02/04/2014 12:13 EDT | Actualisé 02/06/2014 05:12 EDT

Des scientifiques ont mis en garde mercredi contre le Gardasil, un vaccin destiné à protéger contre le cancer du col de l'utérus, estimant que son efficacité n'était pas démontrée, alors que 25 nouvelles plaintes devraient être déposées en France d'ici fin avril contre le vaccin.

"Le vaccin n'est pas plus efficace que les autres méthodes de prévention et de plus il est porteur de risques", a résumé Lucija Tomljenovic, chercheuse à l'Université canadienne de Colombie britannique, qui travaille sur les effets neurotoxiques des adjuvants vaccinaux, lors d'une conférence de presse organisée par la députée européenne Michèle Rivasi.

Cette dernière réclame un "moratoire" sur le Gardasil, commercialisé par la coentreprise franco-américaine Sanofi Pasteur MSD, en attendant que des études fassent la preuve de son efficacité.

Une première plainte pénale a été déposée en France en novembre dernier par une femme qui a développé une inflammation du système nerveux après une injection de Gardasil.

Une dizaine d'autres plaintes ont suivi et 25 nouvelles autres devraient être déposées avant la fin du mois contre Sanofi Pasteur et l'agence française du médicament (ANSM).

Parmi les pathologies les plus fréquemment évoquées par les victimes figurent la sclérose en plaques (SEP), le lupus, des encéphalomyélites aigües disséminées (inflammations du système nerveux central) et des myofasciites à macrophages (maladie se traduisant par des douleurs musculaires et une fatigue chronique).

En France où 15 SEP ont été notifiées au total sur 5 millions de doses de Gardasil injectées depuis 2006, l'ANSM estime que le "bénéfice" du vaccin, recommandé pour toutes les jeunes filles âgées de 11 à 14 ans, reste supérieur au "risque" encouru.

L'attitude est la même dans la plupart des pays, a l'exception du Japon qui a décidé de ne plus recommander ce vaccin l'an dernier.
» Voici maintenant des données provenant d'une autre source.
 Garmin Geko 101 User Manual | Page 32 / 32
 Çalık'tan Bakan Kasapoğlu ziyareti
Aux Etats-Unis, le vaccin n'est pas seulement recommandé chez les jeunes filles mais également chez les jeunes garçons.

Tous ces pays recommandent toutefois de combiner la vaccination et le dépistage des lésions pré-cancéreuses par frottis pour une meilleure efficacité.

Mais pour les détracteurs du vaccin, son efficacité sur la prévention du cancer du col de l'utérus reste à démontrer. selon Mme Tomljenovic, "il faut environ 15 à 20 ans avant que ce type de cancer se développe" et la plupart des études ont un recul de 6 à 7 ans au maximum.
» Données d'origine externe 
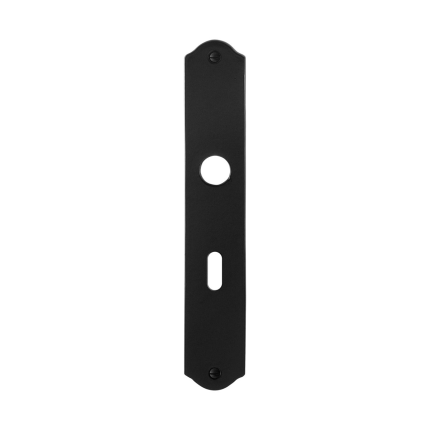 Schild GPF6100.22L/R BB56 links-/rechtsdraaiend smeedijzer zwart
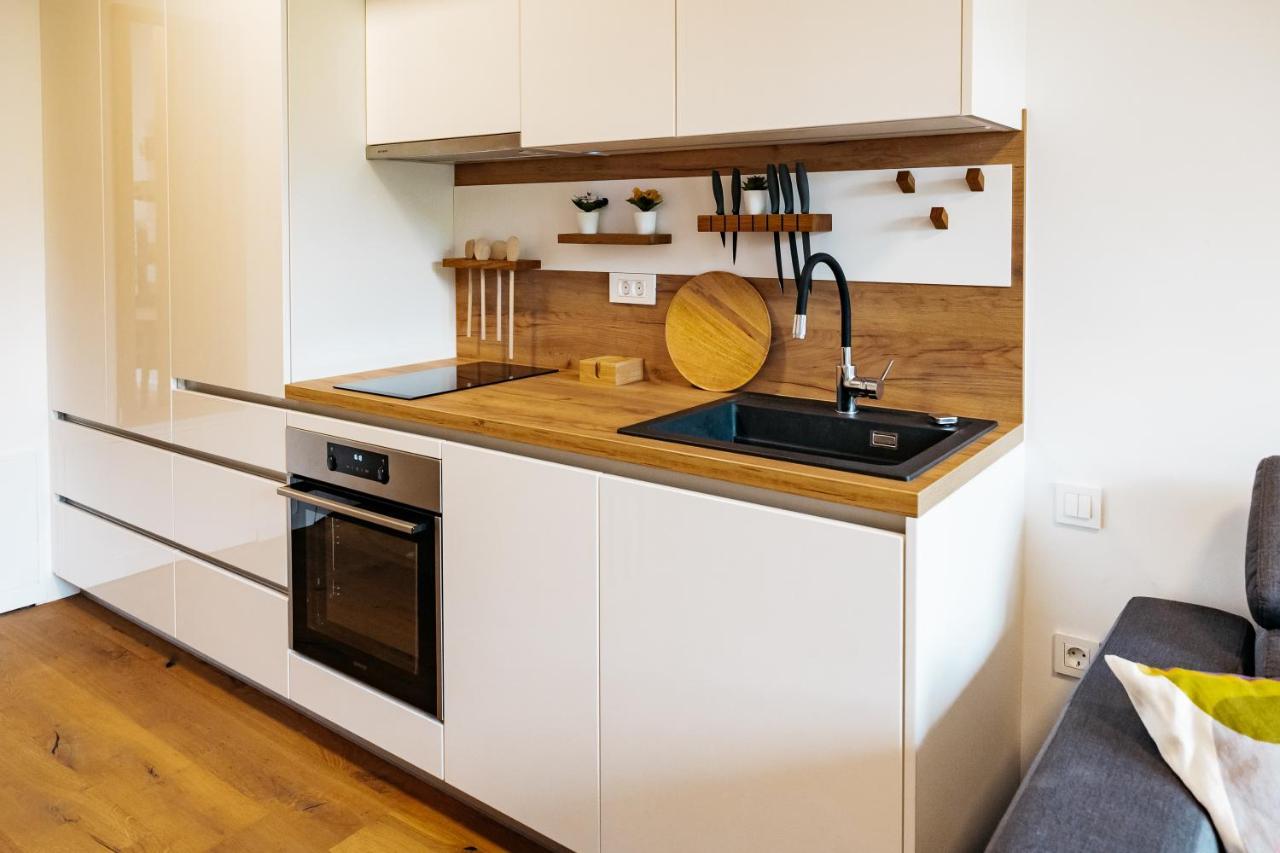 Woody - Comfy Apartment In Siska Lubiana Esterno foto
Christopher Shaw, neurobiologiste (université de Colombie britannique) et deux médecins de l'hôpital Henri-Mondor (Créteil, région parisienne), les Prs François Jérome Authier et Romain Gherardi dénoncent eux l'utilisation d'adjuvants à base d'aluminium qui peuvent chez certaines personnes prédisposées, s'accumuler dans le cerveau.